● **Partes del ejercicio**
1. Transcribe literalmente el fragmento del texto sobre la fiesta prehispánica comprendido entre "Para poder explicar" y "y para qué.", ambos incluidos.
2. Copia de los registros solo las líneas comprendidas entre la que contiene "What is the measurement" y la que contiene "2598 centimetres", ambas incluidas, cambiando "camera" por "observer" y sin modificar nada más.

● **Texto de lectura**
Como se ha podido observar en las páginas precedentes, sugiero una manera de acercarse a la construcción de un marco teórico y un método de análisis de la fiesta prehispánica, bajo la perspectiva de lo teatral, que además pudiera extenderse en lo general, al estudio de eventos donde se efectúan representaciones, pero que no pueden ser considerados como teatro en su acepción más conocida. Esto es, si convenimos en que en el teatro tradicional los papeles a representar están fijados por un autor, la intención principal es artística, es ficción, limita una situación a la contemplación, hay una separación entre actores y espectadores, hay libertad de participación de los artistas, hay libertad de asistencia del público.

Para poder explicar la ocurrencia de la teatralidad en las festividades religiosas deben revelarse los significados de los códigos que las configuran. Así también, dar respuesta a las siguientes interrogantes: quién produce esos códigos, para qué y cómo se articulan con las partes del sistema al que pertenecen y con el que determina su producción; quién los selecciona y organiza, cómo y para qué.

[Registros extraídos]
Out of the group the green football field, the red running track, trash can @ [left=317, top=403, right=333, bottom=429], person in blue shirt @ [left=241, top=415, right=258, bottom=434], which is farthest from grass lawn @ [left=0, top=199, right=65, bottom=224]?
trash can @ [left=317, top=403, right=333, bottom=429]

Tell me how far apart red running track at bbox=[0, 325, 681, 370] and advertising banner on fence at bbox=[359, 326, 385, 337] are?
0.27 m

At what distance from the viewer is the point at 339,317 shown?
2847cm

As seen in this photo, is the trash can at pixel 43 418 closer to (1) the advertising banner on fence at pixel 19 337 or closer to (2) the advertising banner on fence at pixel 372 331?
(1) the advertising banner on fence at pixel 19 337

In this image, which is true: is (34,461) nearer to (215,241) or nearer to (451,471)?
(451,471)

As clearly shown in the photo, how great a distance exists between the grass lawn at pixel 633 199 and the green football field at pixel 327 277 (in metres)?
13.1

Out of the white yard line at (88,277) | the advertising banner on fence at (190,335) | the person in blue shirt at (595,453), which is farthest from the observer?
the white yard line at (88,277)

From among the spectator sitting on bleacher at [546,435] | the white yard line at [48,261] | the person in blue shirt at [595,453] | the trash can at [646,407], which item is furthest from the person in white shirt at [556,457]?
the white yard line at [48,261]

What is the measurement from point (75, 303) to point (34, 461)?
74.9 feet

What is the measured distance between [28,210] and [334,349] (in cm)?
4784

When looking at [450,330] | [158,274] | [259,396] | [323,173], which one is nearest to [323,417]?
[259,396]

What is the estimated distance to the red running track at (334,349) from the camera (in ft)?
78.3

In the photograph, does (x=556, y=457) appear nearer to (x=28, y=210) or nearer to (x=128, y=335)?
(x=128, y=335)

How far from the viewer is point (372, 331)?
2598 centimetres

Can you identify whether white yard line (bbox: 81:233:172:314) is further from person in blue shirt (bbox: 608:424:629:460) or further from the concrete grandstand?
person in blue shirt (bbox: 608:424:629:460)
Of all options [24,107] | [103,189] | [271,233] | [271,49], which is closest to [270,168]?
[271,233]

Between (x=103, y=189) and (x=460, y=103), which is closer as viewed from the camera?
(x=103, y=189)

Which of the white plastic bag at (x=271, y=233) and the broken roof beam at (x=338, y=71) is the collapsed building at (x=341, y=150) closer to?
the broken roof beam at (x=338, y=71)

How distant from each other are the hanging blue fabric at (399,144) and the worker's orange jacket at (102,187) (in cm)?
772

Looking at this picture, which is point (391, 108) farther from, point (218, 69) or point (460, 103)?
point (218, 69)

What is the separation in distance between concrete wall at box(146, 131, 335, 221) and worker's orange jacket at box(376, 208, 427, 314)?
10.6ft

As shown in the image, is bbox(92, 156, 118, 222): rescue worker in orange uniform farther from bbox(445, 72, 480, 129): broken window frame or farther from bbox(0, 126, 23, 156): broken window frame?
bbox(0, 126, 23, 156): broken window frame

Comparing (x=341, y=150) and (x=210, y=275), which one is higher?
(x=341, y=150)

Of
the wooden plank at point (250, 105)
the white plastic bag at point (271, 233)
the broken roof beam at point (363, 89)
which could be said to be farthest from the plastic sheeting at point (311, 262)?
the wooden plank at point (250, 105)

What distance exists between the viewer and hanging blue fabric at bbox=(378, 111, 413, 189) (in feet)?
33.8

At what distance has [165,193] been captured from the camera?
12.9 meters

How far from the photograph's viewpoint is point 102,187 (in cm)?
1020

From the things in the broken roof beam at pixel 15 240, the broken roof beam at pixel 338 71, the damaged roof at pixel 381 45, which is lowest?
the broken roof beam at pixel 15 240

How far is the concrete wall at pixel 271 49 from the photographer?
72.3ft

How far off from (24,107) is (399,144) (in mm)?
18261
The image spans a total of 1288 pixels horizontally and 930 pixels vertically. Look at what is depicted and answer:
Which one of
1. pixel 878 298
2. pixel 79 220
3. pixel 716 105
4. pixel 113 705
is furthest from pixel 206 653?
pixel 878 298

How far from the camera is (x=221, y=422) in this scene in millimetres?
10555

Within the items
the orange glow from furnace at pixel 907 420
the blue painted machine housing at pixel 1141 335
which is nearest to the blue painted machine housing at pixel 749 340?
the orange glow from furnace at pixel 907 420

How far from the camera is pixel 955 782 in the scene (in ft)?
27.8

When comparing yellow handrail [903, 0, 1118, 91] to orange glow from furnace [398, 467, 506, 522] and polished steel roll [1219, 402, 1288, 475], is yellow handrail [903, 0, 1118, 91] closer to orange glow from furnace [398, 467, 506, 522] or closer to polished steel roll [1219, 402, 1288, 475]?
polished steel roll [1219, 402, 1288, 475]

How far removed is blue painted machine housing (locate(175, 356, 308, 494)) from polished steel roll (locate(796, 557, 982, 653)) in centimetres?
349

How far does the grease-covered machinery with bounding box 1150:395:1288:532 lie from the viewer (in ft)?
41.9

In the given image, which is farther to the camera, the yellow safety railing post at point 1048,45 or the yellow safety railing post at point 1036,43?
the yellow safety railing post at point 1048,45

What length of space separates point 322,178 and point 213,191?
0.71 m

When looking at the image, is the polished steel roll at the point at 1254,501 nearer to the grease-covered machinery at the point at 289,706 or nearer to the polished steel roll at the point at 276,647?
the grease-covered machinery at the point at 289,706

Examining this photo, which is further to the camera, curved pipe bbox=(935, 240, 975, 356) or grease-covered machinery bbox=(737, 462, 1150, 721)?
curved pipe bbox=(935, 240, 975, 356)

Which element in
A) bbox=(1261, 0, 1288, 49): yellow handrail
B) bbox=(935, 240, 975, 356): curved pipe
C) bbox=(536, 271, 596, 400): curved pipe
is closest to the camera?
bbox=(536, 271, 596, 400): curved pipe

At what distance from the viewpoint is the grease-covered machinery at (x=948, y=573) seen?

● **Soluciones por tarea**
1.
Para poder explicar la ocurrencia de la teatralidad en las festividades religiosas deben revelarse los significados de los códigos que las configuran. Así también, dar respuesta a las siguientes interrogantes: quién produce esos códigos, para qué y cómo se articulan con las partes del sistema al que pertenecen y con el que determina su producción; quién los selecciona y organiza, cómo y para qué.

2.
What is the measurement from point (75, 303) to point (34, 461)?
74.9 feet

What is the measured distance between [28,210] and [334,349] (in cm)?
4784

When looking at [450,330] | [158,274] | [259,396] | [323,173], which one is nearest to [323,417]?
[259,396]

What is the estimated distance to the red running track at (334,349) from the observer (in ft)?
78.3

In the photograph, does (x=556, y=457) appear nearer to (x=28, y=210) or nearer to (x=128, y=335)?
(x=128, y=335)

How far from the viewer is point (372, 331)?
2598 centimetres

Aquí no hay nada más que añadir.